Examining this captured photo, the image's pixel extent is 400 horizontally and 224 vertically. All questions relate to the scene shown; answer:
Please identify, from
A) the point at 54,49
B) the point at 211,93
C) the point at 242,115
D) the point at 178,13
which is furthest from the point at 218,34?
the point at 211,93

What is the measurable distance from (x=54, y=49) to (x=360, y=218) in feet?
# # # # # # #
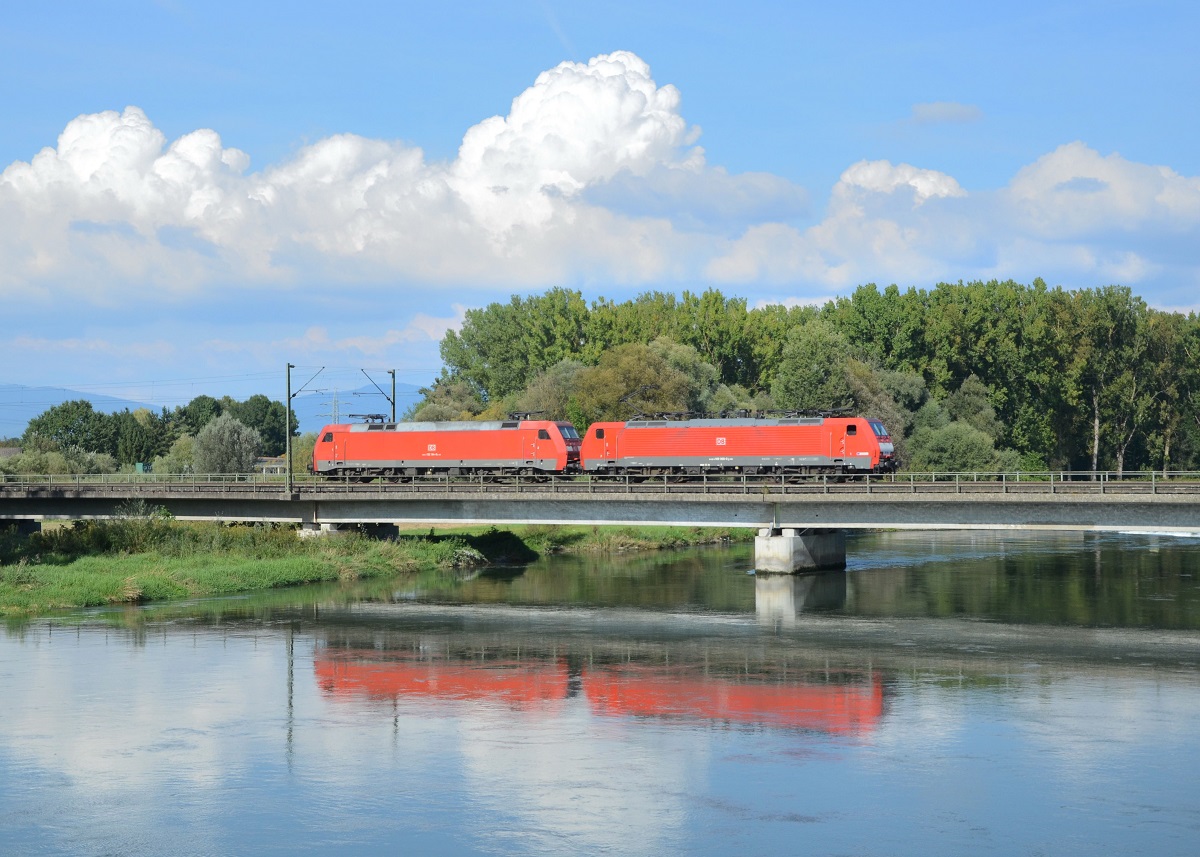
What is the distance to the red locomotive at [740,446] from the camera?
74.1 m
# # # # # # #
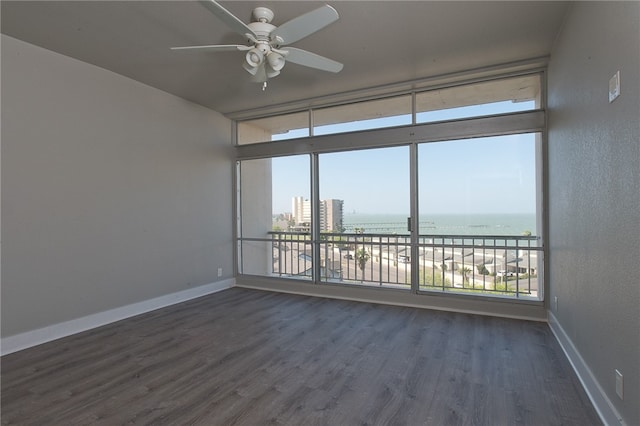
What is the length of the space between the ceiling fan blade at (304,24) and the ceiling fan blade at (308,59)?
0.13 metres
# # # # # # #
● **WRITTEN PROBLEM**
Set out the lines of the records as a Markdown table with the columns Row and Line, beginning at the line that has "What is the length" and stopping after the line that has "0.13 metres". Leave out any blank lines.

● **CORRECT OUTPUT**
| Row | Line |
|---|---|
| 1 | What is the length of the space between the ceiling fan blade at (304,24) and the ceiling fan blade at (308,59)? |
| 2 | 0.13 metres |